Set up by Nazi Germany in occupied Poland in 1940, at first to house Polish political prisoners, Auschwitz became the largest of the extermination centres where Adolf Hitler’s plan to kill all Jews – the “Final Solution” – was put into practice.
It was liberated by Soviet troops in 1945.
Returning to the site where her relatives were murdered, 92-year-old Holocaust survivor Yvonne Engelman, who now lives in Australia, recalled the horrors of the camp.
“We could hear children coughing, crying, choking from the gas and also the smell of human flesh and the great fear we experienced that maybe you will be the next victim,” she said.
During a sombre ceremony at the gate to the camp, Duda spoke of the chilling efficiency of the Nazis’ genocidal plan, which included vast crematoria to burn the bodies of victims.
“For years the factory of death operated at full capacity. Smoke was rising from the chimneys, the transports were rolling. People walked and walked in their thousands.
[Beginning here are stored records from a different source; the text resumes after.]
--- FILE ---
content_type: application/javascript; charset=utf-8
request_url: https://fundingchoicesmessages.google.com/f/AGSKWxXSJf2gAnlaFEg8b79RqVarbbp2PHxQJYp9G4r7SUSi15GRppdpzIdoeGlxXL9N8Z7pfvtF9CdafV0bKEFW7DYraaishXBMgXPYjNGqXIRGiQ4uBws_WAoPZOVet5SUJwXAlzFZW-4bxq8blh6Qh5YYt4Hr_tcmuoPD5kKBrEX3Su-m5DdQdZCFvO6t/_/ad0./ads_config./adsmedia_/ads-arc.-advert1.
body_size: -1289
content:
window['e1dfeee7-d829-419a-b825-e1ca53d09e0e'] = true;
To meet their death,” he told a gathering that included several dozen ageing survivors, German President Frank-Walter Steinmeier and French Prime Minister Édouard Philippe.
Studies show that anti-Semitic sentiment persists, especially in Europe, despite the scale of the Nazi atrocities, the powerful testimony of survivors and the number of films, books and exhibitions chronicling the Holocaust.
A 2019 survey by the U.S.-based Anti-Defamation League showed that about one in four Europeans harbour “pernicious and pervasive” attitudes towards Jews, compared with 19% of North Americans.
In Germany, 42% agreed that “Jews still talk too much about what happened to them in the Holocaust“, it said. Two people were killed in a shooting near a synagogue in eastern Germany in October, in what officials called an anti-Semitic attack.
Despite the joint message on anti-Semitism, Monday’s event highlighted tensions between Poland and Israel over Holocaust remembrance.
Rivlin called on Poland not to politicise the history of the Holocaust, a reference to the insistence of the nationalist Law and Justice (PiS) government that Poles had behaved entirely honourably during World War Two.
As part of a broader policy of historical revisionism, PiS seeks to highlight Poland’s own suffering in the war, when some six million Poles, including three million Polish Jews, were killed and Warsaw was razed to the ground.
While celebrating the thousands of Poles who risked their lives to help Jews during the Holocaust, PiS ignores others who helped the Germans and killed Jews.
“We shall forever hold sacred and cherish the courage of the … thousands of Poles,” Rivlin said. “We remember that during the war the Polish nation fought with great courage but we remember too that there were not a few in the Polish nation who stood by and even contributed to the murder of Jews.”
In addition to Jews, more than 70,000 Poles were deported to Auschwitz, as well as 21,000 Roma, 15,000 Soviet prisoners of war, and several thousand other people.
U.S. Secretary of State Mike Pompeo said the State Department would contribute an additional $2 million to the Auschwitz-Birkenau Foundation.
Two years ago its director, Piotr Cywinski, appealed to donor countries for more support. Germany was until now the only country to respond, although the United States and Poland had previously been big donors.